Set exercise:
Every record below should be transcribed exactly. Omit the images.

Dataset excerpts:
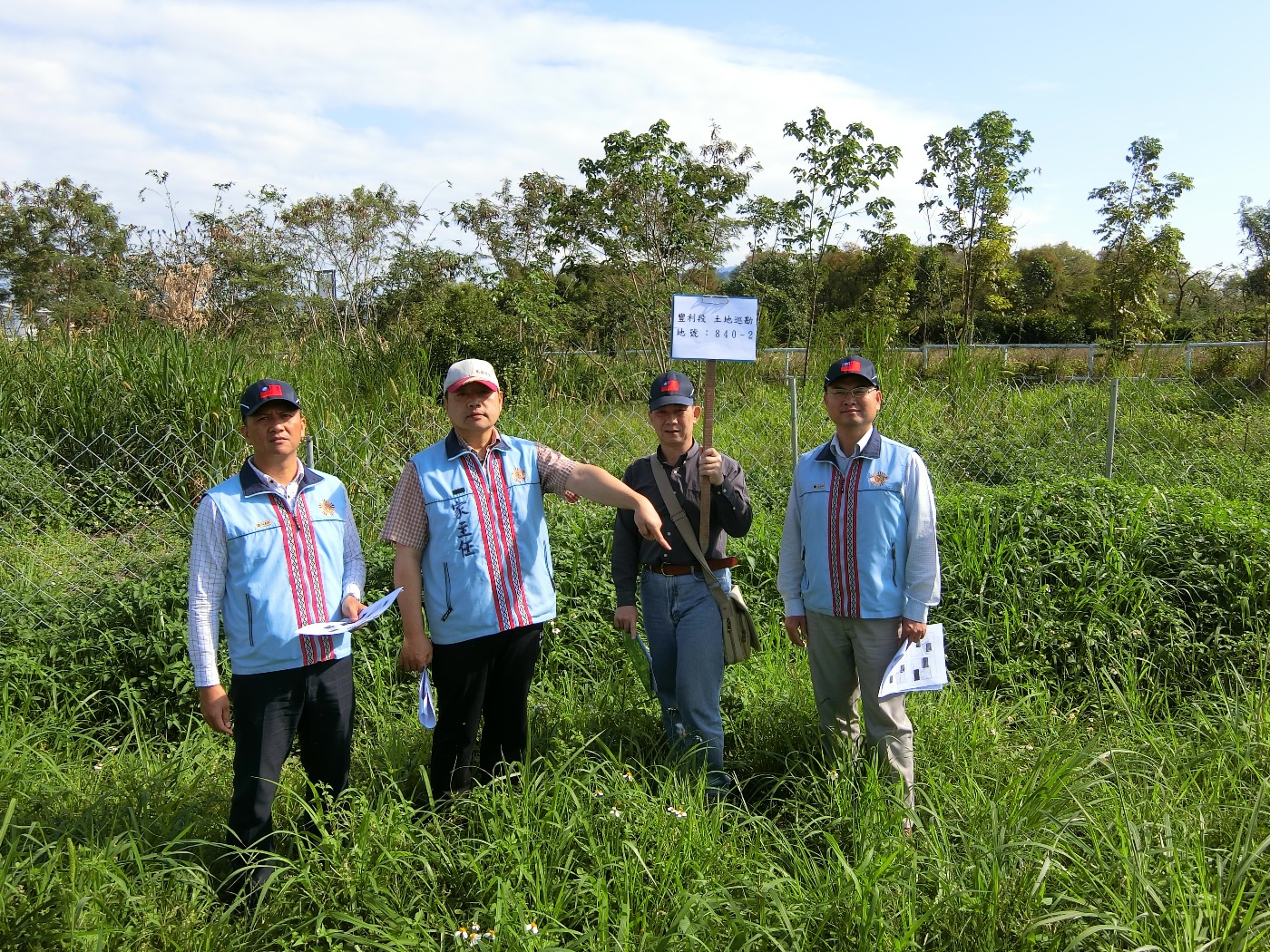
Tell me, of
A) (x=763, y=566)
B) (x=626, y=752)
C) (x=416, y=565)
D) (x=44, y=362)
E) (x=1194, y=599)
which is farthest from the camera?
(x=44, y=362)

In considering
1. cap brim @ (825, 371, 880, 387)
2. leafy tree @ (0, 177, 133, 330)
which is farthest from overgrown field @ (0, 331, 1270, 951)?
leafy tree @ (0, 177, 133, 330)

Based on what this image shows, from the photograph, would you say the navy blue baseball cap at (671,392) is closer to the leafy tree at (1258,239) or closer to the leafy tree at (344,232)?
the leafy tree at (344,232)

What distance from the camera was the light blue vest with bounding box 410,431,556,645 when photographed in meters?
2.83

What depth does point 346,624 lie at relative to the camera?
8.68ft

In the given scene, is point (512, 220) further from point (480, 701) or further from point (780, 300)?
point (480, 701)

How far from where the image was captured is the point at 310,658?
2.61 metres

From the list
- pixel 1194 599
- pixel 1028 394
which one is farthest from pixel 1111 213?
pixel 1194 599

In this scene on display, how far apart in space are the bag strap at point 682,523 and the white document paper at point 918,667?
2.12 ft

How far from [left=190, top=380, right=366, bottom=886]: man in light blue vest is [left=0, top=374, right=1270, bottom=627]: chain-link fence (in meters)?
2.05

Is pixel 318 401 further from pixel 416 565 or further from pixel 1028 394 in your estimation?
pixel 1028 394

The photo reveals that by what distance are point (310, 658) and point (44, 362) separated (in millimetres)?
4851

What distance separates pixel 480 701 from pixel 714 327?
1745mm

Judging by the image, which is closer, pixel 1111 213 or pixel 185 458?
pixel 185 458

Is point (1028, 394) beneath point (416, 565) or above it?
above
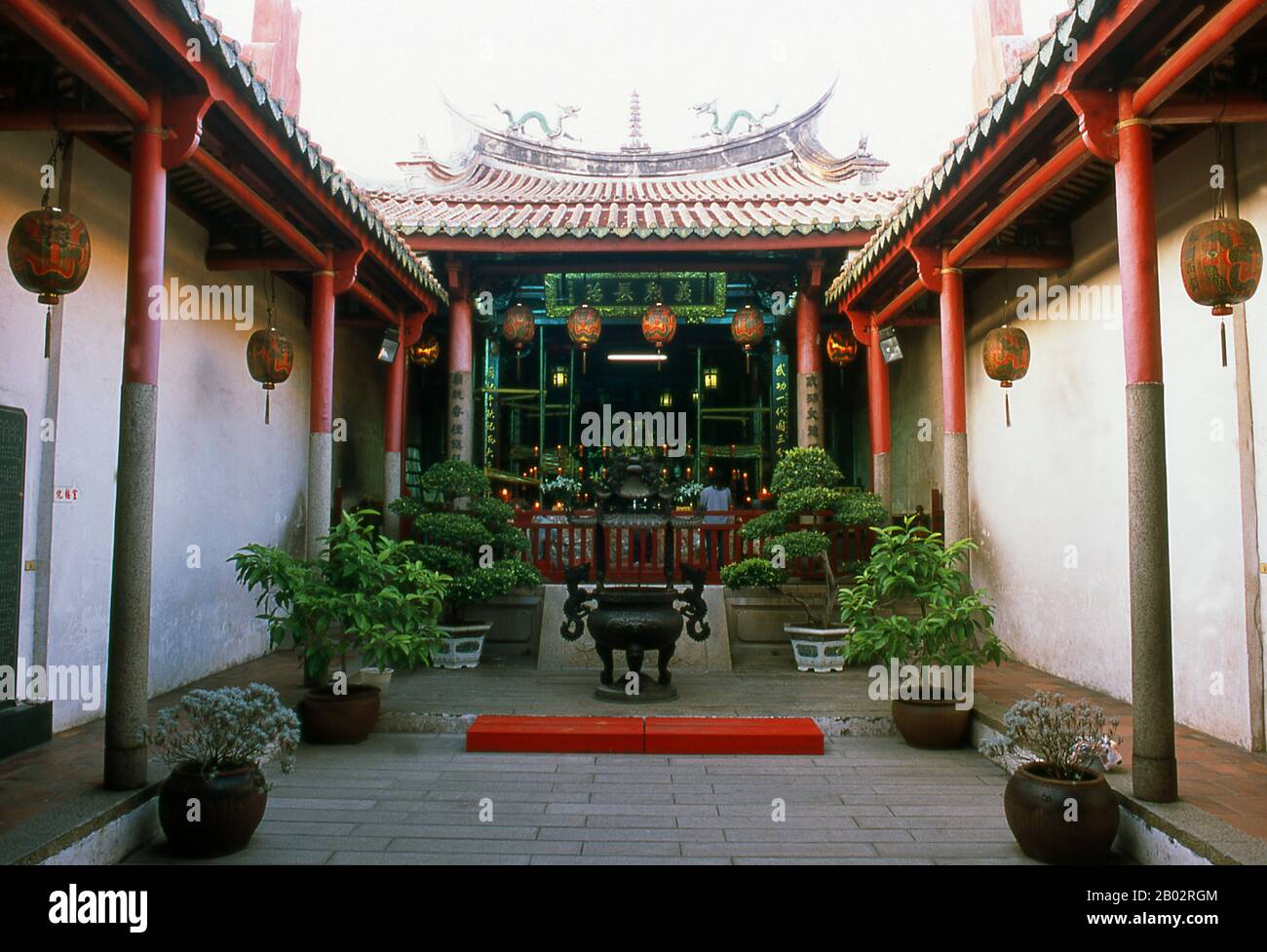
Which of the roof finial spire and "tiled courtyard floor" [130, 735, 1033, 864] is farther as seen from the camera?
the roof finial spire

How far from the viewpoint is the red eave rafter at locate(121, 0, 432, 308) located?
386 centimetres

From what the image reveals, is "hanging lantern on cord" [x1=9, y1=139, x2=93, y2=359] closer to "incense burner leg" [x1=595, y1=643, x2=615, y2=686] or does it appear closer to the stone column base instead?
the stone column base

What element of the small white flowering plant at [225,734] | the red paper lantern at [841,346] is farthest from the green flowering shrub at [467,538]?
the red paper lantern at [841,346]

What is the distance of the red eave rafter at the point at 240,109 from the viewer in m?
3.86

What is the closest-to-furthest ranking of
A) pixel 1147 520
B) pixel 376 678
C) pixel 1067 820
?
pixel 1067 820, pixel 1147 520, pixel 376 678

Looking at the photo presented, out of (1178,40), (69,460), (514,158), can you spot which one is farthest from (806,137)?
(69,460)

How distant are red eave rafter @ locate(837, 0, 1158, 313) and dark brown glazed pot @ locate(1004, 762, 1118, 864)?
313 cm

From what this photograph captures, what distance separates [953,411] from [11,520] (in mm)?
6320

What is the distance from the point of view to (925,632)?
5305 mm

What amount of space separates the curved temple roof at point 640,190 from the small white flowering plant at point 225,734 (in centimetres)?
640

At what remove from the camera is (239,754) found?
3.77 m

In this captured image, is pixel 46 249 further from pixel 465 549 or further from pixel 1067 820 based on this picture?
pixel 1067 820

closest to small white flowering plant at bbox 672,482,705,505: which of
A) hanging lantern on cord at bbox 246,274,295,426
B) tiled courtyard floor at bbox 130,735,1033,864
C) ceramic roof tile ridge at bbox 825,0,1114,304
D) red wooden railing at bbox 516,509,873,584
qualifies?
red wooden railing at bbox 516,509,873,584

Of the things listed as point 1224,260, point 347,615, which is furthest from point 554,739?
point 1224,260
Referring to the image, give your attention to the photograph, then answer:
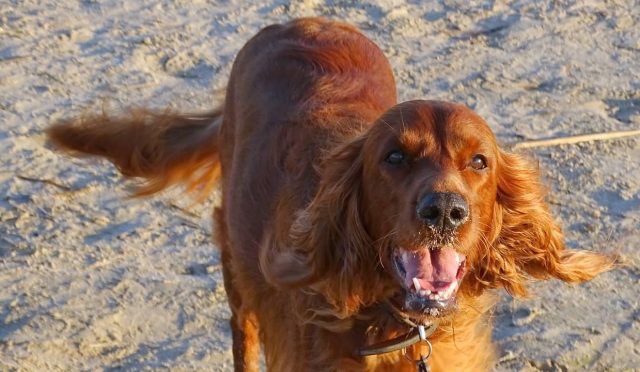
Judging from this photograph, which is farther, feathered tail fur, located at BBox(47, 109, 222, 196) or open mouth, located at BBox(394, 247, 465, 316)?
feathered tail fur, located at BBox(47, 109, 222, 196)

Right answer:
Tell me, of
A) (x=763, y=566)
B) (x=626, y=752)
C) (x=416, y=565)
D) (x=44, y=362)
E) (x=1194, y=599)
which is farthest from the camera?
(x=44, y=362)

In considering
1. cap brim @ (825, 371, 880, 387)
2. leafy tree @ (0, 177, 133, 330)
which is farthest from overgrown field @ (0, 331, 1270, 951)?
leafy tree @ (0, 177, 133, 330)

Based on what this image shows, from the photograph, would you say the navy blue baseball cap at (671,392) is closer to the leafy tree at (1258,239) or closer to the leafy tree at (344,232)?
the leafy tree at (344,232)

What distance from the camera was the light blue vest with bounding box 410,431,556,645 when photographed in meters?
2.83

What depth does point 346,624 lie at relative to the camera?
8.68ft

In the given scene, is point (512, 220) further from point (480, 701) or further from point (780, 300)?
point (480, 701)

How far from where the image was captured is the point at 310,658?
2.61 metres

From the list
- pixel 1194 599
- pixel 1028 394
which one is farthest from pixel 1111 213?
pixel 1194 599

In this scene on display, how far apart in space are the bag strap at point 682,523 and the white document paper at point 918,667?
2.12 ft

How far from [left=190, top=380, right=366, bottom=886]: man in light blue vest is [left=0, top=374, right=1270, bottom=627]: chain-link fence (in meters)?
2.05

Is pixel 318 401 further from pixel 416 565 or further from pixel 1028 394 in your estimation?
pixel 1028 394

The photo reveals that by what distance are point (310, 658) and point (44, 362) separated (in millimetres)?
4851

What distance separates pixel 480 701 from pixel 714 327?
1745mm

Judging by the image, which is closer, pixel 1111 213 or pixel 185 458?
pixel 185 458

Is point (1028, 394) beneath point (416, 565) or above it?
above
Which of the roof finial spire and "tiled courtyard floor" [130, 735, 1033, 864] is farther as seen from the camera?
the roof finial spire

How far from the viewpoint is the red eave rafter at locate(121, 0, 432, 308) located?
386 centimetres

From what the image reveals, is "hanging lantern on cord" [x1=9, y1=139, x2=93, y2=359] closer to "incense burner leg" [x1=595, y1=643, x2=615, y2=686] or does it appear closer to the stone column base instead?
the stone column base

What element of the small white flowering plant at [225,734] | the red paper lantern at [841,346] is farthest from the green flowering shrub at [467,538]?
the red paper lantern at [841,346]

What is the distance of the red eave rafter at the point at 240,109 from the viewer in m?
3.86

What is the closest-to-furthest ranking of
A) pixel 1147 520
B) pixel 376 678
C) pixel 1067 820
?
pixel 1067 820, pixel 1147 520, pixel 376 678

Looking at the photo presented, out of (1178,40), (69,460), (514,158), can you spot which one is farthest from (806,137)?
(69,460)

How distant are red eave rafter @ locate(837, 0, 1158, 313) and dark brown glazed pot @ locate(1004, 762, 1118, 864)?
313 cm

From what this photograph captures, what distance separates [953,411] from [11,520] (in mm)?
6320

What is the distance from the point of view to (925,632)?
5305 mm

What amount of space separates the curved temple roof at point 640,190 from the small white flowering plant at point 225,734 (in centimetres)?
640

At what remove from the camera is (239,754) found?
3.77 m

In this captured image, is pixel 46 249 further from pixel 465 549 or further from pixel 1067 820 based on this picture?
pixel 1067 820

closest to small white flowering plant at bbox 672,482,705,505: which of
A) hanging lantern on cord at bbox 246,274,295,426
B) tiled courtyard floor at bbox 130,735,1033,864
C) ceramic roof tile ridge at bbox 825,0,1114,304
D) red wooden railing at bbox 516,509,873,584
qualifies?
red wooden railing at bbox 516,509,873,584

Of the things listed as point 1224,260, point 347,615, which is furthest from point 554,739?
point 1224,260
Referring to the image, give your attention to the photograph, then answer:
Judging from this photograph, which is farther, feathered tail fur, located at BBox(47, 109, 222, 196) or open mouth, located at BBox(394, 247, 465, 316)?
feathered tail fur, located at BBox(47, 109, 222, 196)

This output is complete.